Vinhos com histórias e que nos fazem felizes

Por José Augusto Moreira

Há momentos que se tornam difíceis de esquecer e o jantar vínico da semana passada no The Yeatman, em Gaia, ficará seguramente entre as melhores memórias.
Pelos excelentes vinhos da Herdade do Mouchão, pois claro, mas também por uma singular conjugação de circunstâncias que fizeram daquela uma noite única.

Comece-se pelos vinhos, raros e com histórias para contar, associe-se o facto de ter coincidido com a notícia da atribuição da estrela pelo guia Michelin ao chef Ricardo Costa, e junte-se ainda o aniversário do responsável pela enologia do Mouchão, Paulo Laureano. Foi, de facto, muito especial.

As hostilidades começaram com um vinho de 1984, a bonita idade de 27 anos, portanto, a mostrar que também no Alentejo pode haver vinhos longevos. Como curiosidade, o facto de ter sido um vinho poupado aos excessos do tempo de ocupação da herdade nos anos que se seguiram à revolução, o que se agradece às artes e engenho do adegueiro João Alabaça. E o seu amor ao vinho, claro. Abençoado seja!

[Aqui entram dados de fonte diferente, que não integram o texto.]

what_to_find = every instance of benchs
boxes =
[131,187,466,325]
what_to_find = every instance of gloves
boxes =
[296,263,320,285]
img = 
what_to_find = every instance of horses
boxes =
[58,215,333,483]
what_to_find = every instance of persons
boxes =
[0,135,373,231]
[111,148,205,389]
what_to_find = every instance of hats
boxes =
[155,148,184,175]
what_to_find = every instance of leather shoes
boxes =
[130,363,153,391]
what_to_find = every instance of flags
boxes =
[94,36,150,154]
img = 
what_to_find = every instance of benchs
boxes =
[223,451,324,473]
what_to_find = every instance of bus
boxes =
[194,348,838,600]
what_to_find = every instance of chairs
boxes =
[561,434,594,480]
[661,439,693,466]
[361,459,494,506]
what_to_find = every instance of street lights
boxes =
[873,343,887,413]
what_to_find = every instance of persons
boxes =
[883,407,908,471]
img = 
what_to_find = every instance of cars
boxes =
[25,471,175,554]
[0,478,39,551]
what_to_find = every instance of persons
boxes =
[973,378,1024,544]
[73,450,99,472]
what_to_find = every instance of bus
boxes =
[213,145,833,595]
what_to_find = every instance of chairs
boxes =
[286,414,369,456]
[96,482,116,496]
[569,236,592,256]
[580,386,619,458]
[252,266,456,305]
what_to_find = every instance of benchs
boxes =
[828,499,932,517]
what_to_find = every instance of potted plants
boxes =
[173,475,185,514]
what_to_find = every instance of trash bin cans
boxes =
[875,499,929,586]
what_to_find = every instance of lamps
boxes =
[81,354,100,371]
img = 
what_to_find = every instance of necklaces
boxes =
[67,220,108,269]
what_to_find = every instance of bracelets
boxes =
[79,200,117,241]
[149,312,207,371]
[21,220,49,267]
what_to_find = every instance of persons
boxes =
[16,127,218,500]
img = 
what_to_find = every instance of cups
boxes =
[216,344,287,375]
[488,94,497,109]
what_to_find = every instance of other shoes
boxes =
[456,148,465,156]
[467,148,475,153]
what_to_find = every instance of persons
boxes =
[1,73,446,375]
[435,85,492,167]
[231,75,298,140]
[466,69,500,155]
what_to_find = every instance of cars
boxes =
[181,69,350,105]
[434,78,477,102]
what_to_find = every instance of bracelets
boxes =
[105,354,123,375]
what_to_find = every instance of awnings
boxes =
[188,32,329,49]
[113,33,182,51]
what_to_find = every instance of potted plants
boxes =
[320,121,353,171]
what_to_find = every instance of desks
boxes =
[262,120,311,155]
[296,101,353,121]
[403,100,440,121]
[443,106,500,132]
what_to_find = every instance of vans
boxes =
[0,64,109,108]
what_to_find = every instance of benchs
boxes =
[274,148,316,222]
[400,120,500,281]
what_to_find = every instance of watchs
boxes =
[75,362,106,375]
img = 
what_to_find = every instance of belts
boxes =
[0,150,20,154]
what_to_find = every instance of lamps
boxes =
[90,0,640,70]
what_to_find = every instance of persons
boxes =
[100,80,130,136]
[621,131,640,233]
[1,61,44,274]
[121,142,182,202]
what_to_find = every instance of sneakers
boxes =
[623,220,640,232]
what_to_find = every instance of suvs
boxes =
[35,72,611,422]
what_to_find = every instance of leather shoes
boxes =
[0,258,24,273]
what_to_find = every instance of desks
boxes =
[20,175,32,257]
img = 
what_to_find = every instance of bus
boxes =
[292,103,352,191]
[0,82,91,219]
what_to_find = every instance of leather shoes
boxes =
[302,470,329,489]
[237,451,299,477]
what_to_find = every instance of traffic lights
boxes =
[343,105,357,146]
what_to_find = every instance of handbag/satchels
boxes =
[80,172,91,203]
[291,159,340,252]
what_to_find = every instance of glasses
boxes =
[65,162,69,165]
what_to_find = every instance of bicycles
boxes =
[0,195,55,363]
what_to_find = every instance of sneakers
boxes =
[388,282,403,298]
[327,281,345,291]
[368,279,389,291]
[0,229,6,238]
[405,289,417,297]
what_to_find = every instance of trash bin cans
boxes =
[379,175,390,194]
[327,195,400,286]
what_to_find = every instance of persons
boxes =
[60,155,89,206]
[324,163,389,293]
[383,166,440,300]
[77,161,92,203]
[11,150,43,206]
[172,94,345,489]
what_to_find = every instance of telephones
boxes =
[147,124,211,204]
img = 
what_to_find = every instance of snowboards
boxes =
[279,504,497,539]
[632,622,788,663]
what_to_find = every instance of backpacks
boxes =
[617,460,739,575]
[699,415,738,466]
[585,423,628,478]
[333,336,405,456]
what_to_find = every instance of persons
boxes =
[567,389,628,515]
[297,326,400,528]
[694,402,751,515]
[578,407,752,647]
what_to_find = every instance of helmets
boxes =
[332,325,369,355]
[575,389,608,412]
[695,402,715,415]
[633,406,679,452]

E o que se pode dizer deste vinho é que está ainda para durar, tal é ainda a vivacidade da cor, o equilíbrio de acidez e presença de taninos. Curioso também o confronto a que foi submetido com um créme brûlé de abóbora, que fez sobressair as notas de menta doce, para além da autêntica sinfonia de aromas (tabaco, açafrão, noz moscada...).

Igualmente histórico o vinho de 2001 engarrafado como Tonel 3-4, como só acontece aos ovinhos da casa que revelam uma qualidade extraordinária. E não por ser o ano do centenário da adega - começou a produzir em 1901 -, já que por mérito intrínseco que bem pode figurar entre os vinhos portugueses de maior personalidade e carácter. Feito apenas com uvas Alicante Bouchet, é de uma elegância rara que resulta do estágio de dois anos nos já famosos tonéis de carvalho português, com topos de macacauba e mogno.

O remate foi feito com o vinho mais novo. Um desafio que parecia contrariar as regras, ainda por cima tratando-se de um prato de caça, conjugando perdiz, faisão, veado, pombo e cogumelos. Mais: o Mouchão 2006, em garrafa Magnum, mostrou-se como um perfeito concentrado de fruta. Rústico, redondo e aveludado, mas também sedutor como só mesmo os vinhos mais extraordinários o conseguem.

Paulo Laureano disse tratar-se de um casamento onde o vinho não comia o prato e o prato não bebia o vinho. Acrescentaríamos que se tratou mesmo de um caso de paixão ardente, com o prato a pedir constantemente o vinho e este a reclamar a comida. Parabéns a quem consegue engarrafar tais vinhos, mas também ao chef Ricardo Costa e à responsável pelos vinhos do restaurante, Beatriz Machado, que ousou uma tal combinação.

É assim que nos tornamos mais sabedores, mas também, e sobretudo, mais felizes.